Retinal vein occlusion occurs when the circulation of a retinal vein becomes obstructed by an adjacent blood vessel, causing hemorrhages in the retina. Swelling and ischemia (lack of oxygen) of the retina as well as glaucoma are fairly common complications.
The visual symptoms can vary in severity from one person to the next, and are dependent on whether the central retinal vein or a branch retinal vein is involved. Patients who experience a branch vein occlusion often notice a gradual improvement in their vision as the hemorrhage resolves. Recovery from a central vein occlusion is much less likely since it affects the macula.
This problem appears equally in males and females and is more common after the age of 60.
- Sudden onset
- Blurred or missing area of vision (if a branch vein is involved)

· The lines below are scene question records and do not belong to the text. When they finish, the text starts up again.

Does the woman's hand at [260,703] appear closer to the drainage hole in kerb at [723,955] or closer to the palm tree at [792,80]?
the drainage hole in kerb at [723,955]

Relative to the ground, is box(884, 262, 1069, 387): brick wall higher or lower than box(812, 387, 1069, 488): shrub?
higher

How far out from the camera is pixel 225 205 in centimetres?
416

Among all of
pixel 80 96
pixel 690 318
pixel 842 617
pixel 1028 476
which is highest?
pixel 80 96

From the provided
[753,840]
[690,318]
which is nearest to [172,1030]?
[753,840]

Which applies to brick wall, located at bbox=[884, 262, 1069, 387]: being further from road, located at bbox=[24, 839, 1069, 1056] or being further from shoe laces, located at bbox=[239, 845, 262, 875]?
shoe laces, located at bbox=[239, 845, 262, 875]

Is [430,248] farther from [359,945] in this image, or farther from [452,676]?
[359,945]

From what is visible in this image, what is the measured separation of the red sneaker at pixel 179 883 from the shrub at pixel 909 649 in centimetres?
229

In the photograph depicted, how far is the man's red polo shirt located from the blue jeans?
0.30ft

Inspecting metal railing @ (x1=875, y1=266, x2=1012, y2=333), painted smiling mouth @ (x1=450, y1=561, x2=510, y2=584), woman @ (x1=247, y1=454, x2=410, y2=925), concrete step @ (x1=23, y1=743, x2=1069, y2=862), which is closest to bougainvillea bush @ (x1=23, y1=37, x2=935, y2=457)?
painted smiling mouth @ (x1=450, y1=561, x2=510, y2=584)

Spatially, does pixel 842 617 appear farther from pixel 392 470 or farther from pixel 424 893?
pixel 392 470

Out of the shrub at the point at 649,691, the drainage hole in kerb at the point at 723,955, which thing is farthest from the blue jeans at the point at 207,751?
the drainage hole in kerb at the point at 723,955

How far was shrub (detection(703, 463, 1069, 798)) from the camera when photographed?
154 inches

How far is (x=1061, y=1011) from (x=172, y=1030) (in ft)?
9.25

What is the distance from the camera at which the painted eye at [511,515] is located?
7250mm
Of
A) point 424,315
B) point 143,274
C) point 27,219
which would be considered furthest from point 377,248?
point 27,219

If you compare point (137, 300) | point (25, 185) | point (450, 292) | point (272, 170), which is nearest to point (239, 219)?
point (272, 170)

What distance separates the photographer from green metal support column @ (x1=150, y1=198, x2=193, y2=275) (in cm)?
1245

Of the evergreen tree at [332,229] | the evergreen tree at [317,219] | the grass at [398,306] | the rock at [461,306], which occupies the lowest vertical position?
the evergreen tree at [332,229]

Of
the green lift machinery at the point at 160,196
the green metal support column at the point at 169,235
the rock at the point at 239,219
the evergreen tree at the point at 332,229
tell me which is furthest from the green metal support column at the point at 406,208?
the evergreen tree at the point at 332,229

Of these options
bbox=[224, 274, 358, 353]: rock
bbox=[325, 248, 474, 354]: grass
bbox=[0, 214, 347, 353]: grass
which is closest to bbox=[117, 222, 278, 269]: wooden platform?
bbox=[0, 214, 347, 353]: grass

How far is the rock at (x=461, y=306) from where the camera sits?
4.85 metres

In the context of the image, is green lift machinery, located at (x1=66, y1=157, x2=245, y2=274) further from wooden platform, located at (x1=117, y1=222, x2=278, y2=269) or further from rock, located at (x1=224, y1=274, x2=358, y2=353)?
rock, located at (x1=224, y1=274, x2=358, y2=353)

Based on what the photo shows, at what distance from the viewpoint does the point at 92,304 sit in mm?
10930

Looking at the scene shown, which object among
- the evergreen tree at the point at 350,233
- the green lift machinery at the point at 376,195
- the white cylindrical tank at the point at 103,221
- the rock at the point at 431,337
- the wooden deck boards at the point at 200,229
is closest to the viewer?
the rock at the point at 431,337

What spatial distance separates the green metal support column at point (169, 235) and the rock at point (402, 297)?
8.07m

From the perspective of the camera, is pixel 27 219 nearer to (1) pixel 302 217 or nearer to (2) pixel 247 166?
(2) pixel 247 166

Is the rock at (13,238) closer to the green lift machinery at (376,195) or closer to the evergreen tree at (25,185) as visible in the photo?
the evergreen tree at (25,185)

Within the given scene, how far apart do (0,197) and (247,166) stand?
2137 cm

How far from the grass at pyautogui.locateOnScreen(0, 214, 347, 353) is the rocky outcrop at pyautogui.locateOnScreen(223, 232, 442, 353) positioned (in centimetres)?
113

- Severe loss of central vision (if a central vein is involved)
Detection and Diagnosis
Vein occlusion is diagnosed by examining the retina with an ophthalmoscope. Fluorescein angiography may be performed in some cases to study the circulation of the retina and to determine the extent of macular edema or swelling.
Following a vein occlusion, the primary concern is to treat the secondary complications. If areas of the retina are oxygen-deprived, LASER may be used to prevent growth of delicate vessels that could break, bleed or cause glaucoma.